- - -...............................................-Jornal do Commercio - Recife, 02 de agosto de 1998

SAÚDE
Veja como os hormônios podem mudar a nossa vida

por HELIETE VAITSMAN
Agência Globo

Não basta viver muito, é preciso viver melhor. À medida que cresce o número de pessoas que chegam aos 50 anos em plena forma e esperando viver outros 30, cresce também a obsessão pela saúde e pelo rejuvenescimento. Palavras como estrogênio, progesterona, testosterona, DHEA e hormônio de crescimento, antes restritas aos consultórios, entraram no vocabulário cotidiano da geração que os americanos chamam de baby boomers, nascidos após a Segunda Guerra e primeiros beneficiários da sociedade de consumo.

Foi nessa geração que se firmou a noção de que o envelhecimento é, entre outras coisas, uma deficiência hormonal a ser adiada, ou pelo menos amenizada, artificialmente. Pílulas, adesivos, pomadas e injeções hormonais fazem parte, atualmente, das farmácias domésticas.
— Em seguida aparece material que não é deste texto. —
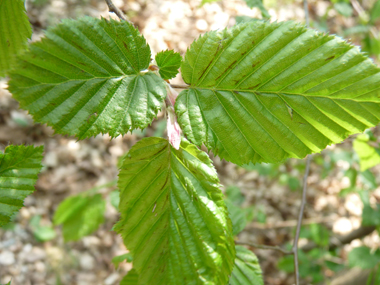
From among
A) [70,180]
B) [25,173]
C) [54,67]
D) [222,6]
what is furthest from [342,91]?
[222,6]

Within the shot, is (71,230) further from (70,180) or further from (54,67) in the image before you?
(54,67)

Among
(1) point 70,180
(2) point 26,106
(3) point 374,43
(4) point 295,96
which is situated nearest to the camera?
(2) point 26,106

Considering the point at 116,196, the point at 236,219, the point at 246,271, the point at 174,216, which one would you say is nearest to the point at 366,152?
the point at 236,219

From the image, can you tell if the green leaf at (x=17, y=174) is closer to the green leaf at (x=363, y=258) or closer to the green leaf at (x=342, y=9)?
the green leaf at (x=363, y=258)

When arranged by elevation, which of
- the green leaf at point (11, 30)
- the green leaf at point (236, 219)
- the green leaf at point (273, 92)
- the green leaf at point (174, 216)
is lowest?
the green leaf at point (236, 219)

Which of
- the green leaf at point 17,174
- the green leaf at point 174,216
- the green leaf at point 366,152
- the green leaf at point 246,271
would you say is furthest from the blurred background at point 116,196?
the green leaf at point 17,174

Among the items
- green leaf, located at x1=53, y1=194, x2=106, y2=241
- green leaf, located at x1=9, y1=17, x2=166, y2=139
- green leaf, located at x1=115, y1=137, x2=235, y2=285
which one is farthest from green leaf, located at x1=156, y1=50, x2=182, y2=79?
green leaf, located at x1=53, y1=194, x2=106, y2=241

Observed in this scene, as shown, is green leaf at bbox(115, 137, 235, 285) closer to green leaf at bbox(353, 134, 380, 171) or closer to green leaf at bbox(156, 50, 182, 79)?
green leaf at bbox(156, 50, 182, 79)
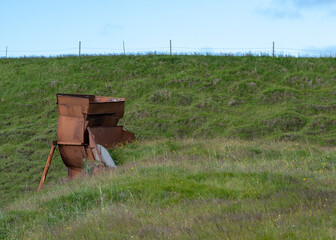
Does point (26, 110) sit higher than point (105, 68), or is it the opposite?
point (105, 68)

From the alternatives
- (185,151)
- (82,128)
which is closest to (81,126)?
(82,128)

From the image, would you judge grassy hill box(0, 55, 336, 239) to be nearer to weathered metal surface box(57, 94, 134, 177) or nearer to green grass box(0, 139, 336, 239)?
green grass box(0, 139, 336, 239)

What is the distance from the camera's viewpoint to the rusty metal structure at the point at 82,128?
12.1m

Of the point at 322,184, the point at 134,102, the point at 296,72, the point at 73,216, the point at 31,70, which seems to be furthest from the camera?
the point at 31,70

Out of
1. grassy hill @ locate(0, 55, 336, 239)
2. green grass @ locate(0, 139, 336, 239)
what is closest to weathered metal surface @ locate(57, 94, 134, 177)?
grassy hill @ locate(0, 55, 336, 239)

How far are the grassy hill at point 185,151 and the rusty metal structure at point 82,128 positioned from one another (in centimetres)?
77

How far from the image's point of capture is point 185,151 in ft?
39.4

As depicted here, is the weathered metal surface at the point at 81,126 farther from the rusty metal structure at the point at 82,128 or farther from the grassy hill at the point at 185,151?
the grassy hill at the point at 185,151

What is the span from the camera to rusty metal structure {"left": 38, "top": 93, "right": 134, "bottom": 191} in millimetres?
12078

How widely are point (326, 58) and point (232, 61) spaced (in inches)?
250

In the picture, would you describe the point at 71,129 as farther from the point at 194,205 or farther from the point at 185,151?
the point at 194,205

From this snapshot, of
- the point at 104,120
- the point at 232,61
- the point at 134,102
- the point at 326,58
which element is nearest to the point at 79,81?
the point at 134,102

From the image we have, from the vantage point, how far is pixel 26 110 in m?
22.8

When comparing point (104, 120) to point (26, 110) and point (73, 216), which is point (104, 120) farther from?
point (26, 110)
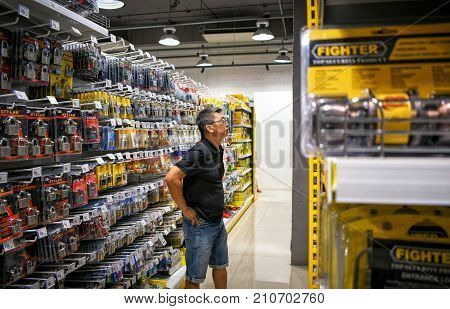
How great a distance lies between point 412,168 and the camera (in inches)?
24.5

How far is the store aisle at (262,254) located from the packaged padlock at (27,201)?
2200mm

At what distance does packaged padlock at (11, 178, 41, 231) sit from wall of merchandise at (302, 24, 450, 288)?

Assim, quando a produção de estrogênio pelos ovários cessa com a chegada da menopausa, a solução pode ser substituir o hormônio em falta por uma substância química que exerça as suas funções. Com isso, combatem-se igualmente sintomas imediatos e incômodos - como a irritação e as ondas de calor - e os riscos a longo prazo da falta de estrogênio - a exemplo da osteoporose e das doenças cardíacas.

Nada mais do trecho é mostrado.